30 June 2026 to 1 July 2026
Europe/London timezone

The Ghost Collider

30 Jun 2026, 14:50
20m
Oral Submissions Contributed talks

Speaker

Peter Williams

Description

The Ghost Collider (GC) is an innovative proposal for a 550 GeV centre-of-mass (275 GeV per beam) linear collider with four interaction regions arranged in series, each with the design luminosity. The primary innovation is the use of “ghost bunches” containing equal numbers of electrons and positrons, thereby net electrically neutral. In the linacs, energy is transferred between electrons and positrons within the same bunch, decelerating one type of particle and using its energy to accelerate the other: GC thus comprises a new class of Energy Recovery Linac. At the interaction points, collisions occur between two neutral ghost bunches thereby mitigating beam-beam disruption, ensuring all particles and their energy can be recycled with minimal loss.
=====
= What to produce =
Extend the Ghost Collider abstract beyond its last sentence.

= Available data =
=====
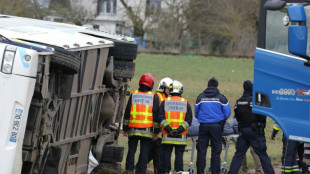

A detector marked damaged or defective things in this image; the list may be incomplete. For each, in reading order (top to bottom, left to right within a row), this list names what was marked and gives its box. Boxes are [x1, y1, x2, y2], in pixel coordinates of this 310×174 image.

crashed vehicle [0, 15, 137, 174]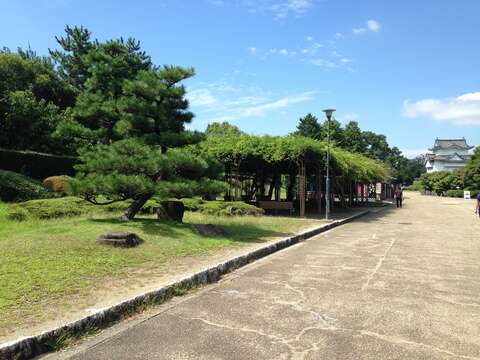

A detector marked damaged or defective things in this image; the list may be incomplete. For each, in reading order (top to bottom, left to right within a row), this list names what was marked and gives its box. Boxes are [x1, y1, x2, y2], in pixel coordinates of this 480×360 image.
=====
= Task result =
GC however requires large turn-around arcs at either end, therefore we also introduce an alternative topology, a fully Linear Ghost Collider (LGC). This enables a large reduction in power lost to synchrotron radiation, and in bunch degradation, in comparison to GC. Two variants of LGC are presented: a pulsed version realisable with proven superconducting radio-frequency (SRF) technology with instantaneous luminosity 35 × 10^34 cm−2 s−1 @ 100 MW electrical power; and a continuous-wave (CW) version based on expected parameters for thin-film Nb3Sn-on-copper SRF technology, capable of 348 × 10^34 cm−2 s−1 @ 160 MW electrical power.

These are, respectively, one and two orders of magnitude higher luminosity than the established Linear Collider Facility @ CERN proposal (LCF), with significantly reduced power consumption. We therefore discuss LGC as a luminosity upgrade of LCF, and compare to alternative proposed Higgs Factories.

Presenting Author Peter Williams
Is the Presenting Author a PhD Student or Early Career Scientist ? No
Area of research Lepton accelerators (electron / muon / neutrino)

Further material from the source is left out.